### Provided text
/---

In [2]:
import nltk
nltk.download('brown')
nltk.download('universal_tagset')
nltk.download('tagsets')

[nltk_data] Downloading package brown to /home/ankita/nltk_data...
[nltk_data]   Package brown is already up-to-date!
[nltk_data] Downloading package universal_tagset to
[nltk_data]     /home/ankita/nltk_data...
[nltk_data]   Package universal_tagset is already up-to-date!
[nltk_data] Downloading package tagsets to /home/ankita/nltk_data...
[nltk_data]   Package tagsets is already up-to-date!


True

In [3]:
import pandas as pd
import numpy as np
from nltk.corpus import brown #Brown Corpus 
from collections import defaultdict 
from nltk.metrics import ConfusionMatrix
from sklearn.model_selection import KFold
from itertools import chain 

In [4]:
'''
Constant declarations
'''

SMOOTHENING_FACTOR = 0.00001
UNIVERSAL_TAGSET =['NOUN', 'DET', 'ADJ', 'ADP', '.', 'VERB', 'CONJ', 'NUM', 'ADV', 'PRT', 'PRON', 'X']
TOTAL_TAGGED_WORDS = len(brown.words())
FOLDS = 5


In [5]:
'''
Calculate count of each tag for informational purposes
'''
br = brown.tagged_words(tagset='universal')
count_tag = defaultdict(int)

\---

### Tasks to carry out
[A] Answer these about the notebook code:
(i) What value is SMOOTHENING_FACTOR given?
(ii) How many folds does FOLDS specify?
(iii) Into which directory are the nltk packages downloaded?
[B] Name every constant defined under "Constant declarations" in the notebook code.
The material after this point is separate from the notebook code above.

### Entries
/---

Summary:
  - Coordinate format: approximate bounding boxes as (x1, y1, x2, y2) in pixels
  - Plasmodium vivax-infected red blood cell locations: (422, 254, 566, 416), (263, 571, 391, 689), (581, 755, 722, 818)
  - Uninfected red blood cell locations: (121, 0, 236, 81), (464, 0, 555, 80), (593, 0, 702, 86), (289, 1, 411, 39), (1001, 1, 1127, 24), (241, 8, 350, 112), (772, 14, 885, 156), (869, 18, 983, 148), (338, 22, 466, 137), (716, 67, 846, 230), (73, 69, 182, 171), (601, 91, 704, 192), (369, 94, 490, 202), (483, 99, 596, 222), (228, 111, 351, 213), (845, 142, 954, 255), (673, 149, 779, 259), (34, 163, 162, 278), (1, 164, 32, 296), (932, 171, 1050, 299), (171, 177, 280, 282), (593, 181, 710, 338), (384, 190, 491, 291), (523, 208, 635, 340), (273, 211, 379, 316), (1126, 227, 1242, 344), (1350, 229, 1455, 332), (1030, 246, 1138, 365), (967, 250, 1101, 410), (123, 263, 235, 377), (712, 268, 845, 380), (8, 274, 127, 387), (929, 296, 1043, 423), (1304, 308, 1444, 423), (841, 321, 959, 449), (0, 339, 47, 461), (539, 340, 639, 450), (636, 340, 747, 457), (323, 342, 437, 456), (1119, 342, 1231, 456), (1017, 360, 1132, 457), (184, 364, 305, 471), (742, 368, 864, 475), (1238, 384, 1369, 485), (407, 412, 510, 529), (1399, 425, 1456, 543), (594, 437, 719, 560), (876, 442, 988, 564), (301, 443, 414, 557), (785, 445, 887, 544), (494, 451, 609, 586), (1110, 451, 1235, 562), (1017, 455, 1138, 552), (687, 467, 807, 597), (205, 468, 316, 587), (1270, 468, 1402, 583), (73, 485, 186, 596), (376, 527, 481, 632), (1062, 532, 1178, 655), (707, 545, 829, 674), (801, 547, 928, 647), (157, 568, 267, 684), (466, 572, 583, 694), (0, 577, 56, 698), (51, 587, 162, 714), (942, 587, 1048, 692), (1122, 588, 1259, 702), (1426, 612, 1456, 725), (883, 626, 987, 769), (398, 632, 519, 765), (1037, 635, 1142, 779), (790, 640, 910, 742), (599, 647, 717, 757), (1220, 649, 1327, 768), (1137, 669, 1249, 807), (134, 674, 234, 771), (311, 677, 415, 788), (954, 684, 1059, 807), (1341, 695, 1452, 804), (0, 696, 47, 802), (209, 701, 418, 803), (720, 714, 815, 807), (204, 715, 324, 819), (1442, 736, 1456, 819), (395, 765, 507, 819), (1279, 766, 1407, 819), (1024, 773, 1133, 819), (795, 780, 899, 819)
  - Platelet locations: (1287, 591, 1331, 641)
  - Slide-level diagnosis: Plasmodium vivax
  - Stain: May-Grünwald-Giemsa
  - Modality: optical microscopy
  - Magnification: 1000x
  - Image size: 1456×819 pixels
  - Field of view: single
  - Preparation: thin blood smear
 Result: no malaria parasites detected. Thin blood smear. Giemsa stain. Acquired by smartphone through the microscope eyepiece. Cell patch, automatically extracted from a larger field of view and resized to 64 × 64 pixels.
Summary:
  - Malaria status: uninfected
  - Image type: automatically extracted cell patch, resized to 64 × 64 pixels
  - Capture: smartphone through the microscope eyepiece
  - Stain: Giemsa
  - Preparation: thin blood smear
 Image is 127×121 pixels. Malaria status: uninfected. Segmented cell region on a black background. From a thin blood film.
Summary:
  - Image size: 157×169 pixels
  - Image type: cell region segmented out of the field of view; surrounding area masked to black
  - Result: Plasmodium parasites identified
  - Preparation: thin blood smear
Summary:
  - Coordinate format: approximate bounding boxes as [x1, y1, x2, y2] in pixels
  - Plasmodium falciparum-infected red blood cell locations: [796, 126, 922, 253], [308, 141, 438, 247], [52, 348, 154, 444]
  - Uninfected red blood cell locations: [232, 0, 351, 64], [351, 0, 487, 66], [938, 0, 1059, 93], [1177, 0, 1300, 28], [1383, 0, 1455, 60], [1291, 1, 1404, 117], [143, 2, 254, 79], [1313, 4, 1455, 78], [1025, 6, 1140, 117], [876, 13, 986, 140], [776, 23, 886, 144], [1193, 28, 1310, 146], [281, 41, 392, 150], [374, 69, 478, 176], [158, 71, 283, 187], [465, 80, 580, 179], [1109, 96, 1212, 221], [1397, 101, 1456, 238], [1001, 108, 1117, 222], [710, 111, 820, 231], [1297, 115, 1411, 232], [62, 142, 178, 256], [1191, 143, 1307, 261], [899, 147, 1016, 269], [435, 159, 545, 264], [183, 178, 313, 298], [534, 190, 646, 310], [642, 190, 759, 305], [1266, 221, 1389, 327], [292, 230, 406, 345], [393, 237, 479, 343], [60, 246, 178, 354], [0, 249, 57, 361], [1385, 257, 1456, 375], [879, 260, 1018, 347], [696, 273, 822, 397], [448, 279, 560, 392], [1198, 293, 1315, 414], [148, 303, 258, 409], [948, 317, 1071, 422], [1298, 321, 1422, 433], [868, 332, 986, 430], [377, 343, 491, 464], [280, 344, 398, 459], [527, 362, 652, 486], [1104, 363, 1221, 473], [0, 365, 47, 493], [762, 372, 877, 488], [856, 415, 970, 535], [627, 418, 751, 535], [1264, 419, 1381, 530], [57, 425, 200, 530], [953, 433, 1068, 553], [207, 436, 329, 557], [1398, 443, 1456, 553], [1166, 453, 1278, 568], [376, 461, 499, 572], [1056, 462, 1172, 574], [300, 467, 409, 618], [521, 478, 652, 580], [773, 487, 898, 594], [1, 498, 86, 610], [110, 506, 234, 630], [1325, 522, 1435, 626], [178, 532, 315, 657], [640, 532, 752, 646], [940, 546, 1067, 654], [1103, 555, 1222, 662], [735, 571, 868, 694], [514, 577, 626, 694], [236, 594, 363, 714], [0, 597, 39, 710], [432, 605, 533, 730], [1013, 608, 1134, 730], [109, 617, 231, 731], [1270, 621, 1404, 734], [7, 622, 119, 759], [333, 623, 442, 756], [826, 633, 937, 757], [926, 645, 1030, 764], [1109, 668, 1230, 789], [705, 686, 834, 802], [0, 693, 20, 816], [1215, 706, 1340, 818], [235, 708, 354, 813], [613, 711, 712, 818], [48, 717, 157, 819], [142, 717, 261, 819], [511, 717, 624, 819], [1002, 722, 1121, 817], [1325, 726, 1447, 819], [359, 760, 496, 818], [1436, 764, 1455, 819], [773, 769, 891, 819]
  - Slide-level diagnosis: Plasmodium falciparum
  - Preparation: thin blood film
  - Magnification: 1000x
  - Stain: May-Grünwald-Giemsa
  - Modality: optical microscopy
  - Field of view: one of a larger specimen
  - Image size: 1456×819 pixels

\---

### Responses to the tasks
[A]
(i) 0.00001
(ii) 5
(iii) /home/ankita/nltk_data

[B] SMOOTHENING_FACTOR, UNIVERSAL_TAGSET, TOTAL_TAGGED_WORDS, FOLDS